Andreas Hului, pendamping Suku Balik dari AMAN Kaltim, menyebut, aturan Otorita IKN ini tidak memberikan perlindungan kuat terhadap masyarakat adat di kawasan IKN. Tawaran pemerintah membuat living museum sebagai pelestarian budaya masyarakat adat di sana pun hanya akan menghasilkan budaya yang tak otentik dan sudah modifikasi.
“Keterikatan mereka (masyarakat adat di IKN) terhadap alam/lingkungan itu sangat personal. Mereka punya filosofi, air itu adalah ibu, hutan adalah ibu, tanah adalah ayah dan sebagainya. Bukan sekedar objek dan subjek,” katanya.
Suku Balik tercatat memiliki luasan hutan masih asri mencapai hampir 20.000 hektar di dua lokasi terpisah. Hutan seluas 15.000-an hektar berada di hulu Sungai Sepaku, yang dianggap sebagai hutan tua dan hutan sekitar 5.000-an hektar di sekitar Gunung Parung. Hutan adat itu dua-duanya berbatasan langsung dengan hutan produksi milik perusahaan kayu yang kini masih beroperasi.
Perempuan Rimba di Rombong Sikar, menguliti pinang pada November 2018. Foto: Elviza Diana/ Mongabay Indonesia
Mengorbankan perempuan
Ketika wilayah adat hilang atau terganggu, sangat berdampak bagi perempuan. Di Masyarakat Adat Suku Paser, Kalimantan Timur, hutan penting untuk tradisi dan pengetahuan bagi generasi penerus mereka.
Lia, nama samaran, perempuan adat Suku Paser merasakan dampak itu. Dia tidak bisa lagi melakukan pengenalan dini pada anak-anak tentang hutan adat, maupun kelestarian alam.
“Sudah enggak ada yang mau dikenalkan kepada anak-anak masalah (tentang) alam/hutan. Karena hutan sudah enggak ada. Paling hanya bisa diceritakan sama anak-anak,” keluh Lia dari ujung telepon.

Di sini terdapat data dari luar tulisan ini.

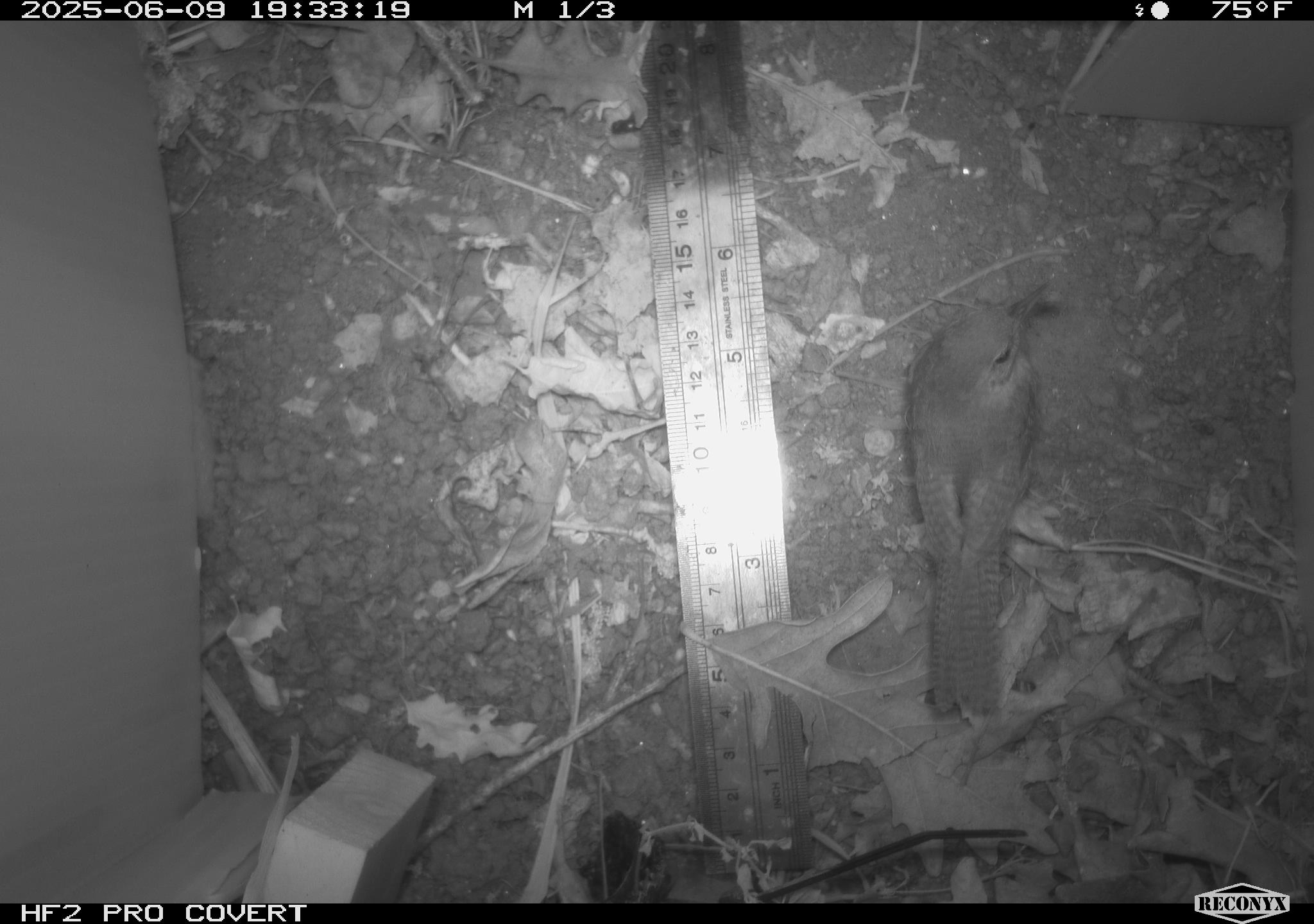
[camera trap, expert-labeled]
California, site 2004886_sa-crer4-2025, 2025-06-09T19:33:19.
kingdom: Animalia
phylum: Chordata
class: Aves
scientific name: Aves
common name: bird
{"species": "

Lia adalah perempuan Adat Suku Paser yang mendiami Pemaluan—kini jadi kawasan inti pusat pemerintahan IKN.
Dia menyebut, hutan hilang juga berdampak pada makanan tradisional Suku Paser yang bisa jadi punah. Biasa, mereka mengolah umbut rotan muda untuk sayuran.
Kini, sayur itu tidak bisa lagi mereka masak karena sulit dapat rotan. “Termasuk umbut-umbut berduri tanaman rotan itu kan dimakan yang muda-mudanya. Iya itu dari hutan semua, biasa disayur,” katanya.
Seperti Suku Balik, Suku Paser pun memiliki keahlian dalam membuat kerajinan. Misal, atap nipah ataupun menganyam lanjong.
Lanjong merupakan tas tradisional berbahan dasar rotan dengan anyaman jadi tas. Tas itu juga untuk Masyarakat Adat Suku Balik maupun Paser ketika berkebun.
“Tetangga saya yang keseharian sering bikin anyaman (rotan), mereka juga sering bikin atap nipah, sekarang sudah enggak bisa,” kata Lia.
Nipah memang masih ada di pinggir sungai tetapi kerusakan lingkungan karena pembangunan IKN membuat banyak buaya mulai bermunculan di pinggir sungai.
Mereka pun jadi tidak bisa lagi membiarkan anak-anak bermain di pinggir sungai. Padahal, pemanfaatan sungai merupakan tradisi atau budaya yang biasa orangtua turunkan ke generasi penerus.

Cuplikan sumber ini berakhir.